Spotlighting Adefunke Adeyemi’s touch on Africa’s aviation transformation

By Jelilah Bilal When more than 950 aviation leaders, Heads of State, Ministers, Directors General of Civil Aviation, regulators, airline executives, airport operators, investors and development partn...

By Jelilah Bilal

When more than 950 aviation leaders, Heads of State, Ministers, Directors General of Civil Aviation, regulators, airline executives, airport operators, investors and development partners gathered in Lomé for the inaugural African Air Transport Convention & Expo, the focus was understandably on the decisions that would shape the future of African aviation.

The adoption of the Lomé Declaration and its Implementation Matrix signalled more than the successful conclusion of a landmark gathering.
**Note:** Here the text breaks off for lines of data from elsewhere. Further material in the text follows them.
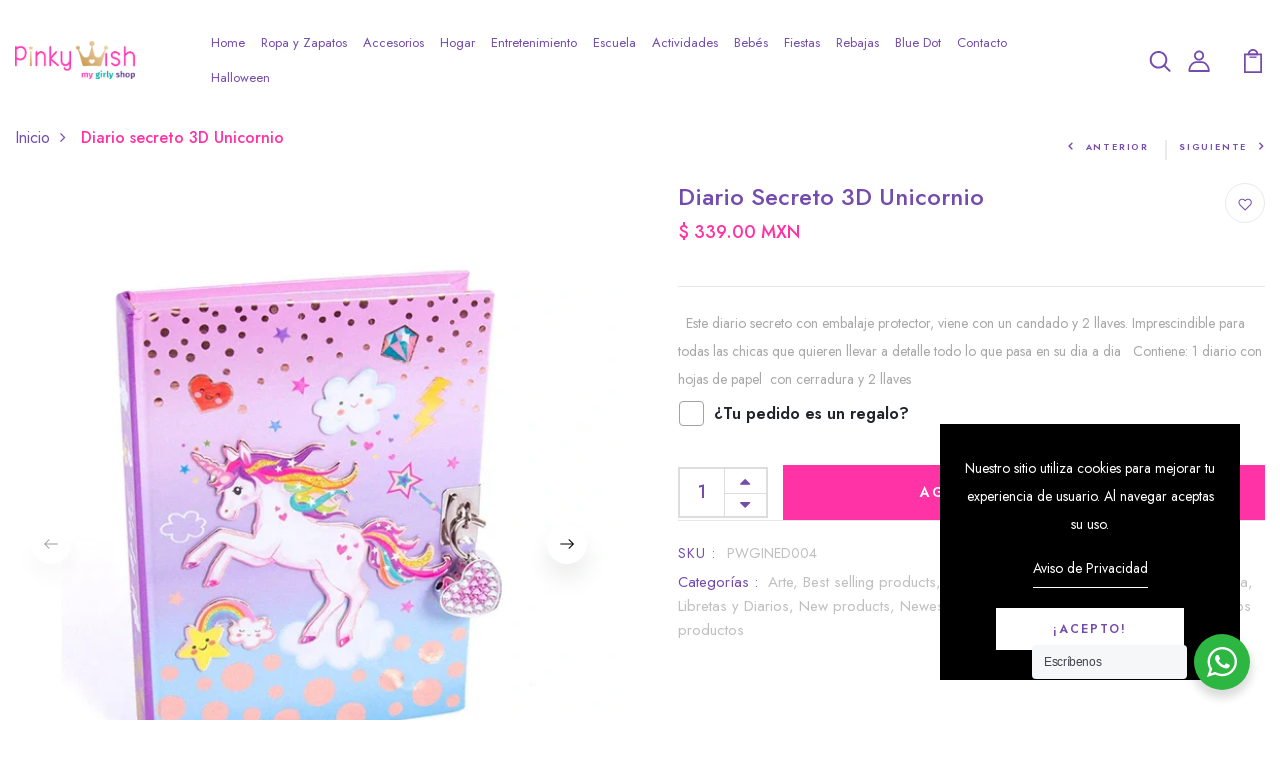

--- FILE ---
content_type: text/javascript
request_url: https://pinkywish.com.mx/cdn/shop/t/2/assets/seedgrow-whatsapp-init.js?v=158659766407820921141690925563
body_size: 660
content:
window.seedgrow_whatsapp_data={accounts:[{accountId:"64c9791ef4311811d966cc1c",accountName:"Pinky Wish",avatar:"https://cdn.shopify.com/s/files/1/0732/3510/4032/files/8aa3b6b976e7eb45ca4835d24357b253.jpg?v=1690925280",dayOffsText:"I will be back soon",daysOfWeekWorking:{sunday:{isWorkingOnDay:"OFF",workHours:[{startTime:"08:00",endTime:"17:30"}]},monday:{isWorkingOnDay:"OFF",workHours:[{startTime:"08:00",endTime:"17:30"}]},tuesday:{isWorkingOnDay:"OFF",workHours:[{startTime:"08:00",endTime:"17:30"}]},wednesday:{isWorkingOnDay:"OFF",workHours:[{startTime:"08:00",endTime:"17:30"}]},thursday:{isWorkingOnDay:"OFF",workHours:[{startTime:"08:00",endTime:"17:30"}]},friday:{isWorkingOnDay:"OFF",workHours:[{startTime:"08:00",endTime:"17:30"}]},saturday:{isWorkingOnDay:"OFF",workHours:[{startTime:"08:00",endTime:"17:30"}]}},isAlwaysAvailable:"ON",number:"+524792210978",predefinedText:"Hola! Me interesa el producto [njwa_page_title] que encontr\xE9 en [njwa_page_url], me podr\xEDas ayudar?",title:"Servicio al cliente",willBeBackText:"I will be back soon",showWidget:!0,showButton:!0}],options:{analytics:{enabledFacebook:"OFF",enabledGoogleGA4:"OFF",enabledGoogle:"OFF"},display:{displayCondition:"show_all_page",excludePages:[],includePages:[],showOnDesktop:"ON",showOnMobile:"ON",time_symbols:"h:m",showPoweredIcon:"ON"},styles:{}},buttonInfo:{styles:{type:"round",backgroundColor:"#2DB742",textColor:"#fff",label:"Need Help? Chat with us",width:300,height:64},display:{showOnProductPage:"ON"}},timezone:"-06:00",defaultAvatarSVG:'<svg width="48px" height="48px" class="nta-whatsapp-default-avatar" version="1.1" id="Layer_1" xmlns="http://www.w3.org/2000/svg" xmlns:xlink="http://www.w3.org/1999/xlink" x="0px" y="0px" viewBox="0 0 512 512" style="enable-background:new 0 0 512 512;" xml:space="preserve"><path style="fill:#EDEDED;" d="M0,512l35.31-128C12.359,344.276,0,300.138,0,254.234C0,114.759,114.759,0,255.117,0 S512,114.759,512,254.234S395.476,512,255.117,512c-44.138,0-86.51-14.124-124.469-35.31L0,512z"/> <path style="fill:#55CD6C;" d="M137.71,430.786l7.945,4.414c32.662,20.303,70.621,32.662,110.345,32.662 c115.641,0,211.862-96.221,211.862-213.628S371.641,44.138,255.117,44.138S44.138,137.71,44.138,254.234 c0,40.607,11.476,80.331,32.662,113.876l5.297,7.945l-20.303,74.152L137.71,430.786z"/> <path style="fill:#FEFEFE;" d="M187.145,135.945l-16.772-0.883c-5.297,0-10.593,1.766-14.124,5.297 c-7.945,7.062-21.186,20.303-24.717,37.959c-6.179,26.483,3.531,58.262,26.483,90.041s67.09,82.979,144.772,105.048 c24.717,7.062,44.138,2.648,60.028-7.062c12.359-7.945,20.303-20.303,22.952-33.545l2.648-12.359 c0.883-3.531-0.883-7.945-4.414-9.71l-55.614-25.6c-3.531-1.766-7.945-0.883-10.593,2.648l-22.069,28.248 c-1.766,1.766-4.414,2.648-7.062,1.766c-15.007-5.297-65.324-26.483-92.69-79.448c-0.883-2.648-0.883-5.297,0.883-7.062 l21.186-23.834c1.766-2.648,2.648-6.179,1.766-8.828l-25.6-57.379C193.324,138.593,190.676,135.945,187.145,135.945"/></svg>',defaultAvatarUrl:"https://whatsapp-u.seedgrow.net/images/whatsapp_logo.svg",urlSettings:{onDesktop:"api",onMobile:"api",openInNewTab:"ON",hideAccountWhenOffline:"OFF"},translations:{},plans:"free"};
//# sourceMappingURL=/cdn/shop/t/2/assets/seedgrow-whatsapp-init.js.map?v=158659766407820921141690925563


--- FILE ---
content_type: text/javascript
request_url: https://dashboard.wheelio-app.com/api/wheelioapp/getsettings?jsonp=WheelioAppJSONPCallback128&s=pinky-wish-mx.myshopify.com&d=pinky-wish-mx.myshopify.com&cu=https%3A%2F%2Fpinkywish.com.mx%2Fproducts%2Fdiario-secreto-3d-unicornio&uid=128
body_size: 380
content:
window['WheelioAppJSONPCallback128']({"success":false,"errorMessage":"No active campaigns!"})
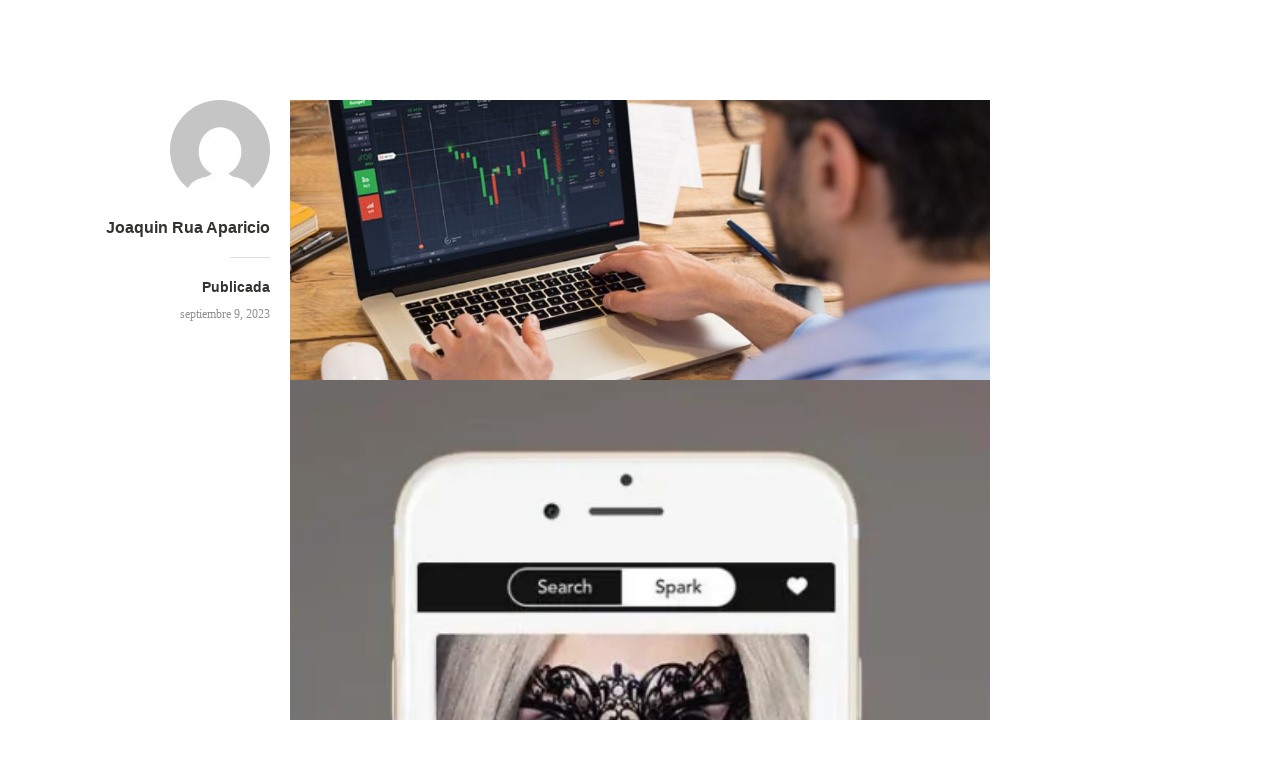

--- FILE ---
content_type: text/css; charset: UTF-8;charset=UTF-8
request_url: https://www.grupoprocoin.es/wp-admin/admin-ajax.php?action=independent_publisher_customizer_css&ver=1.7
body_size: 6706
content:
.comment-respond { background-color:#F1F1F1; }
.comment-respond { color:#000000; }
body,input,select,textarea { color:#000000; }
.format-aside .entry-content a, .format-aside .entry-content a:hover, .format-aside .entry-content a:visited, .format-aside .entry-content a:active, .format-aside .entry-content a:focus { color:#000000; }
.format-quote .entry-content a, .format-quote .entry-content a:hover, .format-quote .entry-content a:visited, .format-quote .entry-content a:active, .format-quote .entry-content a:focus { color:#000000; }
.post-excerpts .format-standard .entry-content a, .post-excerpts .format-standard .entry-content a:focus, .post-excerpts .format-standard .entry-content a:hover, .post-excerpts .format-standard .entry-content a:active, .post-excerpts .format-standard .entry-content a:visited { color:#000000; }
.post-excerpts .format-chat .entry-content a, .post-excerpts .format-chat .entry-content a:focus, .post-excerpts .format-chat .entry-content a:hover, .post-excerpts .format-chat .entry-content a:active, .post-excerpts .format-chat .entry-content a:visited { color:#000000; }
.post-excerpts .format-standard .entry-summary a, .post-excerpts .format-standard .entry-summary a:focus, .post-excerpts .format-standard .entry-summary a:hover, .post-excerpts .format-standard .entry-summary a:active, .post-excerpts .format-standard .entry-summary a:visited { color:#000000; }
.post-excerpts .format-chat .entry-summary a, .post-excerpts .format-chat .entry-summary a:focus, .post-excerpts .format-chat .entry-summary a:hover, .post-excerpts .format-chat .entry-summary a:active, .post-excerpts .format-chat .entry-summary a:visited { color:#000000; }
a, a:visited, a:hover, a:focus, a:active { color:#57ad68; }
.enhanced-excerpts .enhanced-excerpt-read-more a, .enhanced-excerpts .enhanced-excerpt-read-more a:hover { color:#57ad68; }
.post-excerpts .sticky.format-standard .entry-content a, .post-excerpts .sticky.format-standard .entry-content a:focus, .post-excerpts .sticky.format-standard .entry-content a:hover, .post-excerpts .sticky.format-standard .entry-content a:active, .post-excerpts .sticky.format-standard .entry-content a:visited { color:#57ad68; }
.post-excerpts .format-standard.show-full-content-first-post .entry-content a { color:#57ad68; }
.post-excerpts .format-standard .entry-content a.moretag { color:#57ad68; }
.post-excerpts .format-standard .entry-content a.more-link { color:#57ad68; }
.post-excerpts .sticky.format-standard .entry-summary a, .post-excerpts .sticky.format-standard .entry-summary a:focus, .post-excerpts .sticky.format-standard .entry-summary a:hover, .post-excerpts .sticky.format-standard .entry-summary a:active, .post-excerpts .sticky.format-standard .entry-summary a:visited { color:#57ad68; }
.post-excerpts .format-standard.show-full-content-first-post .entry-summary a { color:#57ad68; }
.post-excerpts .format-standard .entry-summary a.moretag { color:#57ad68; }
.post-excerpts .format-standard .entry-summary a.more-link { color:#57ad68; }
.read-more a, .read-more a:hover { color:#57ad68; }
.entry-title a:hover { color:#57ad68; }
.entry-meta a:hover { color:#57ad68; }
.site-footer a:hover { color:#57ad68; }
blockquote { border-color:#57ad68; }
#infinite-footer .blog-credits a, #infinite-footer .blog-credits a:hover { color:#57ad68; }
#nprogress .bar { background:#57ad68; }
#nprogress .spinner-icon { border-top-color:#57ad68; }
#nprogress .spinner-icon { border-left-color:#57ad68; }
#nprogress .peg { box-shadow:0 0 10px #57ad68, 0 0 5px #57ad68; }
button, html input[type="button"], input[type="reset"], input[type="submit"], button:hover, html input[type="button"]:hover, input[type="reset"]:hover, input[type="submit"]:hover { background:#57ad68; /* Old browsers */ }
button, html input[type="button"], input[type="reset"], input[type="submit"], button:hover, html input[type="button"]:hover, input[type="reset"]:hover, input[type="submit"]:hover { background: -moz-linear-gradient(top, #57ad68 60%, #57ad68 100%); /* FF3.6+ */ }
button, html input[type="button"], input[type="reset"], input[type="submit"], button:hover, html input[type="button"]:hover, input[type="reset"]:hover, input[type="submit"]:hover { background: -webkit-gradient(linear, left top, left bottom, color-stop(60%, #57ad68), color-stop(100%, #57ad68)); /* Chrome,Safari4+ */ }
button, html input[type="button"], input[type="reset"], input[type="submit"], button:hover, html input[type="button"]:hover, input[type="reset"]:hover, input[type="submit"]:hover { background: -webkit-linear-gradient(top, #57ad68 60%, #57ad68 100%); /* Chrome10+,Safari5.1+ */ }
button, html input[type="button"], input[type="reset"], input[type="submit"], button:hover, html input[type="button"]:hover, input[type="reset"]:hover, input[type="submit"]:hover { background: -o-linear-gradient(top, #57ad68 60%, #57ad68 100%); /* Opera 11.10+ */ }
button, html input[type="button"], input[type="reset"], input[type="submit"], button:hover, html input[type="button"]:hover, input[type="reset"]:hover, input[type="submit"]:hover { background: -ms-linear-gradient(top, #57ad68 60%, #57ad68 100%); /* IE10+ */ }
button, html input[type="button"], input[type="reset"], input[type="submit"], button:hover, html input[type="button"]:hover, input[type="reset"]:hover, input[type="submit"]:hover { background: linear-gradient(top, #57ad68 60%, #57ad68 100%); /* W3C */ }
.site-published { color:#333332; }
.site-title a { color:#333332; }
h1,h2,h3,h4,h5,h6 { color:#333332; }
.entry-title a { color:#333332; }
.author .archive-title a { color:#333332; }
.author .archive-title a { color:#333332; }
.site-description { color:#929292; }
.site-published-date a, .site-published-date a:hover, .site-published-date a:visited, .site-published-date a:focus, .site-published-date a:active { color:#929292; }
.pinglist-title,.taglist-title,.pinglist li::after { color:#929292; }
.comment-form-author label, .comment-form-email label, .comment-form-url label, .comment-form-comment label, .comment-form-subscriptions label, .comment-form-reply-title { color:#b3b3b1; }
.entry-title-meta, .entry-title-meta a, .entry-title-meta a:hover, .entry-title-meta a:visited, .entry-title-meta a:focus, .entry-title-meta a:active { color:#b3b3b1; }
.entry-meta, .entry-meta a, .entry-meta a:hover { color:#b3b3b1; }
.format-aside .entry-format, .format-quote .entry-format, .format-chat .entry-format, .format-status .entry-format, .format-image .entry-format, .format-link .entry-format, .format-gallery .entry-format { color:#b3b3b1; }
.comment-meta, .comment-meta a { color:#b3b3b1; }
.widget_rss .rss-date, .widget_rss li > cite, .widget_twitter .timesince { color:#b3b3b1; }
.site-footer { color:#b3b3b1; }
.comment-content.unapproved { color:#b3b3b1; }
#infinite-footer .blog-credits { color:#b3b3b1; }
It reflected a growing commitment across the continent to move from ambition to implementation, accelerating the Single African Air Transport Market (SAATM) and strengthening aviation’s role in Africa’s economic integration.

Behind that momentum is a new generation of African leaders working to transform aviation from a sector into a strategic driver of development. Among them is Adefunke Adeyemi, Secretary General of the African Civil Aviation Commission (AFCAC), whose leadership has increasingly focused on building the partnerships, policy alignment and institutional collaboration needed to make a connected Africa a reality. The inaugural Convention itself reflected that approach.

Convened by AFCAC under her leadership in partnership with the African Union Commission, the AfCFTA Secretariat and AUDA-NEPAD, it attracted an unprecedented coalition of policymakers, regulators, airlines, airports, investors, development finance institutions, technology providers and international partners around a shared vision for Africa’s aviation future.

For Adeyemi, the Convention was never simply about bringing people into the same room. It was about creating the conditions for meaningful collaboration and measurable progress.
According to her, “Africa is moving beyond conversations about a single sky and towards building a more integrated aviation ecosystem where connectivity becomes a driver of continental growth.” That philosophy has shaped much of her work throughout her career.

Long before the renewed momentum around SAATM, Adeyemi was contributing to the evidence base that strengthened the case for greater air connectivity across Africa. During her time at the International Air Transport Association (IATA), she led the landmark twelve-country Value of Aviation study, demonstrating aviation’s economic contribution across the continent. The study became an important reference in the conversations that supported the launch of SAATM in 2018.

Her long-held view that the African Continental Free Trade Area creates the market while SAATM connects it has since become an increasingly influential way of understanding the relationship between aviation and economic integration. It also provided a clear strategic thread throughout the discussions in Lomé.

Those who have followed her career recognise a consistent leadership approach. Rather than treating aviation as a standalone industry, she has consistently positioned it as critical infrastructure for trade, investment, tourism, job creation and regional integration.

That perspective was evident throughout the Convention’s agenda, from discussions on improving connectivity and affordability to advancing digital transformation, sustainable aviation, infrastructure investment and human capital development.

The significance of the inaugural African Air Transport Convention & Expo therefore extends beyond the event itself. It demonstrated what is possible when governments, regulators, industry leaders and development partners align around a common purpose and commit not only to dialogue, but to implementation.

As Africa advances the ambitions of Agenda 2063 and the African Continental Free Trade Area, aviation will play an increasingly important role in determining how efficiently people, goods and opportunities move across the continent.
For leaders like Adefunke Adeyemi, the task now is to sustain the momentum created in Lomé and translate continental commitments into lasting outcomes.

The Convention may have concluded, but the transformation it seeks to accelerate is only just beginning.